Now, my skeptical readers might ask if this is a “choice” I would deny to them, and inasmuch as I can agree that it is a choice, I have to say “No”. Obviously I would rather have people healthy and alive and able to “choose” to work under such conditions than sickly or dead. But, again, I’m not going to thank Bill and his rich co-philanthropists for investing in future sweatshop labour, not to mention the other uses to which healthy, young, and non-infectious persons might be put. And I certainly am not going to thank them for making that those the only “choices” available to a large and growing percentage of the world’s population.

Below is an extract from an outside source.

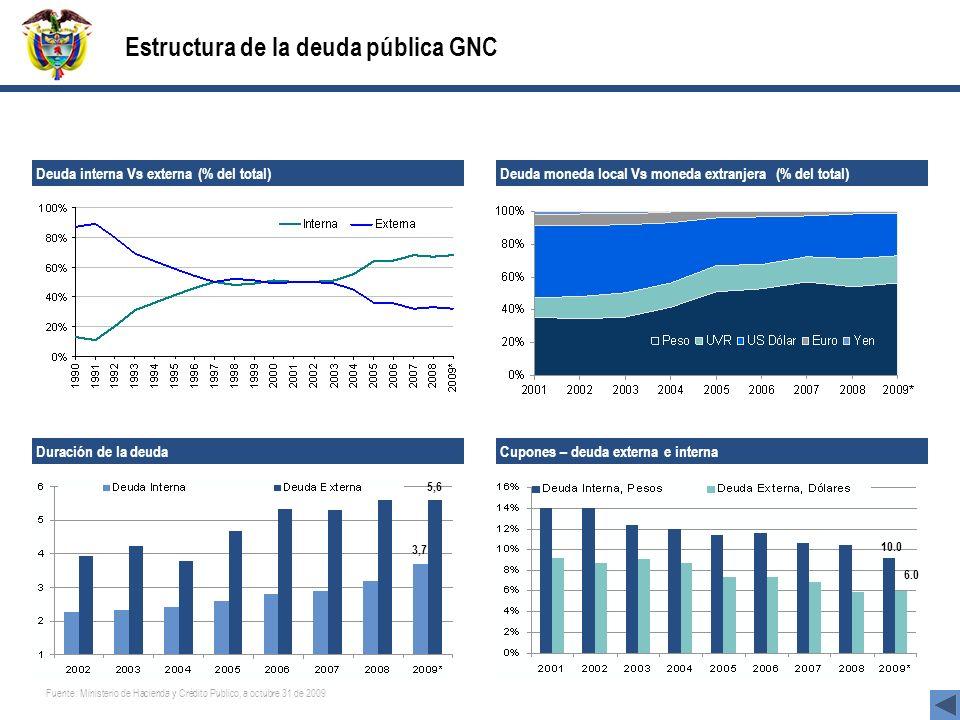 Fuente: Ministerio de Hacienda y Crédito Publico, a octubre 31 de 2009 La estructura de la deuda del gobierno nacional central ha mejorado durante los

Finally, there’s the personal swipe: “I suppose it’s nice to have luxury enough to sit around and debate these philosophical issues rather than, you know, fighting for survival and accepting charity graciously from one of the too few people inclined to give same.” Although I am far from wealthy–I’m not even employed, much to my chagrin, and the coffee can is running low–I guess it is a “luxury” to question the inequities of the world we live in and hope for–work for–change. As I wrote privately to Mac Diva, I realize there is a great deal of idealism in what I have written on this subject, but without idealism how are we supposed to move forward? Realism is fine for slowing down, maybe occasionally even stopping, regressive policies, but it is idealism that makes for progress. If idealism is a luxury, fine–but it’s a luxury I think we can all wish would be available to everyone.